> **TO-DO LIST**:
**1)** Reproduce the passage of the trimmer thread verbatim, starting with "# Troy-Bilt 2-Cycle" and going on through "of the unit.".
**2)** Pick up the trimmer thread after its final sentence and continue writing it.

> **SELECTED EXTRACT**:
==========
# Troy-Bilt 2-Cycle Gas Trimmer Will Not Start



## g8tkeeper (Jun 25, 2009)

I have a Troy-Bilt 2-Cycle Gasoline Trimmer (Model# TB70SS) that I purchased about 1 1/2 to 2-years ago and it will not start. Enclosed are photos of the unit.

I've done the following and it still will not start:

Checked the On/Off Switch
I've replaced the gas and added a fresh new tank of 40:1 mixture of 2-cycle oil and unleaded gas
I've checked the Spark Plug arrestor and cleaned the screen with a wire brush
I've replaced the spark plug with a Champion DJ7Y spark plug with a .025 gap
I've inspected the air filter and it looks to be in pretty good condition.
==========
> **SOURCE DATA**:
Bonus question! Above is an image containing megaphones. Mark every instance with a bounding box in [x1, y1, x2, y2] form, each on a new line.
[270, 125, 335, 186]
==========
> **ANSWERS FOR THE TASKS**:
**1)**
# Troy-Bilt 2-Cycle Gas Trimmer Will Not Start



## g8tkeeper (Jun 25, 2009)

I have a Troy-Bilt 2-Cycle Gasoline Trimmer (Model# TB70SS) that I purchased about 1 1/2 to 2-years ago and it will not start. Enclosed are photos of the unit.

**2)**
I've pulled the starter rope numerous times just in case it is flooded

One of the things I've noticed is that the Primer Bulb will not work correctly. When I press it in to start the fuel flow, it will not depress or return to its normal state immediately, it takes several minutes. Therefore, I can't press it 10 times as the manual states to start it. Does this mean I need to replace the primer bulb? What could be the problem HELP!!!


----------



## brokenknee (Dec 13, 2008)

Have you checked to make sure you have spark? Will it fire if you give it a shot of ether? Does it seem to have good compression?


----------



## 47_47 (Sep 11, 2007)

Try loosening the fuel fill cap and press the primer.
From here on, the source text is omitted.